La sfilata di Tommy Hilfiger Autunno Inverno 2015/16 di New York è la dimostrazione che, nelle passerelle, a vincere è un romanticismo armato, un sentimento (che non è mai sentimentalismo) ben protetto, una dolcezza incastonata in un'armatura born in the Usa. Già con la collezione di Victoria Beckham, giocata su tutte le sfumature del nero, l'elemento grafico di un corpo rivestito dentro un guscio di tessuto, è testimone di una tendenza che è anche filosofia di vita.

Si parte dell'abito e, come in un quadro fiammingo che procede velatura dopo velatura, si procede a stratificare una fisicità che necessita di un isolamento dal mondo. Spirituale e letterale.

Nero, grigio, lampi color carne modellano anche la collezione di Porsche Design, disegnata da Pierre Costin: punto focale, guarda caso, è la vita, corazzata da corsetti pelle intrecciata, da bustier "rinforzati", da cinture-Obi irrigidite. I decori su revers dei cappotti richiamano le medaglie dei soldati ma non tralasciano l'allure sexy. È una femminilità molto ben tutelata da lane spesse, pellicce, ‎pelli imbottite. Temperamento deciso che è predisposizione a una vita che può riservare grandi freddi, emotivi e non.

Con l'intera produzione realizzata da noi, il brand tedesco ha infatti scelto di sbarcare in Italia (rispetto all'Europa in generale, Germania a parte) aprendo a marzo scorso il megastore di via Spiga 42.

Ma è nel megashow di Tommy Hilfiger, dicevamo, che trionfa questa neofemminilità battagliera: per festeggiare i 30 anno del suo marchio, trasforma i meravigliosi spazi dell'Armory Show in un enorme campo da football americano, ovviamente, con tanto di pannelli luminosi giganti e segnaposti-segnapunti da arbitro.

Sfila una creatura dolce e tosta che impone un'immagine dove non si rinuncia a una panoplia da donna-donna ibridata con simboli da ultras. Le gonnelline in visone sono sotto le felpe con i numeri giganti, i twin-set si sposano ai pantaloni da palestra, la pelliccia è materia preziosa e resistente, la maglia è lavorata come un carapace che mantiene il corpo al sicuro.

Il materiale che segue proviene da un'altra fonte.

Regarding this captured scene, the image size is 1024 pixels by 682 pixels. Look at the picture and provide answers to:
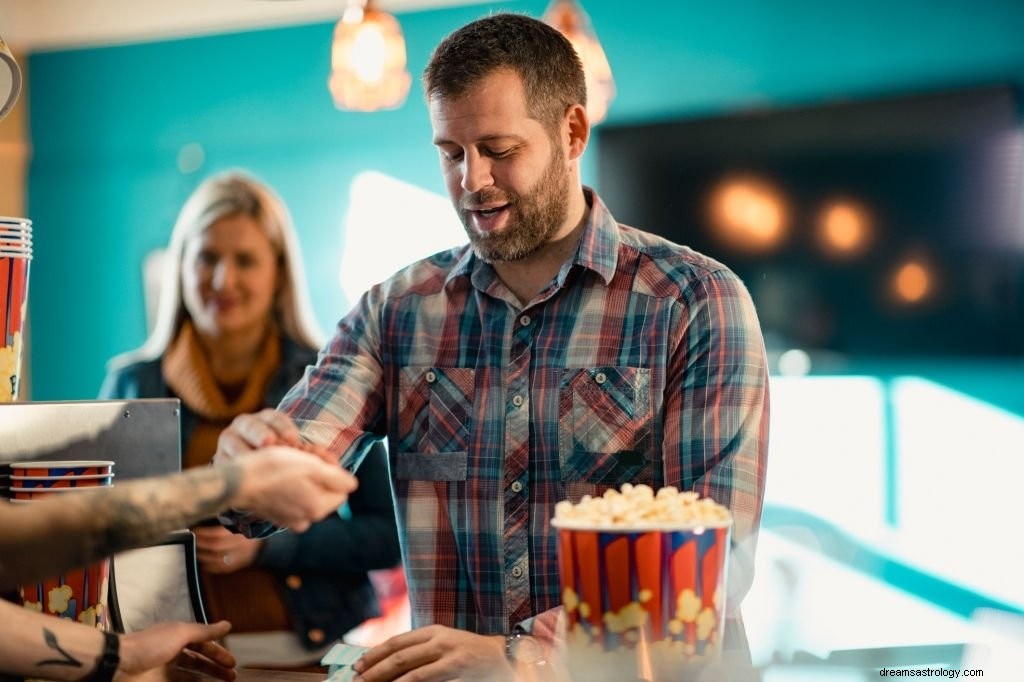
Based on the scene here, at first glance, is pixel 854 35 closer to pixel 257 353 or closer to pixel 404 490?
pixel 257 353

Ma è nella maestosa teoria di abiti corti da sera, sottovesti a strisce cucite con punti ripresi da quelli dei palloni da gioco, che il meccanismo diventa chiaro. E i vestiti riecheggiano morbidissime e svenevoli armature neo-medievali. Perché oggi, forse più di sempre, le donne hanno bisogno di un abito che sia abitazione e bunker. Anche se questa necessità afferisce a una sfera puramente simbolica: quella del cuore. Quella della libertà. Quella della rivendicazione di un potere che non è più solo economico ma è soprattutto culturale.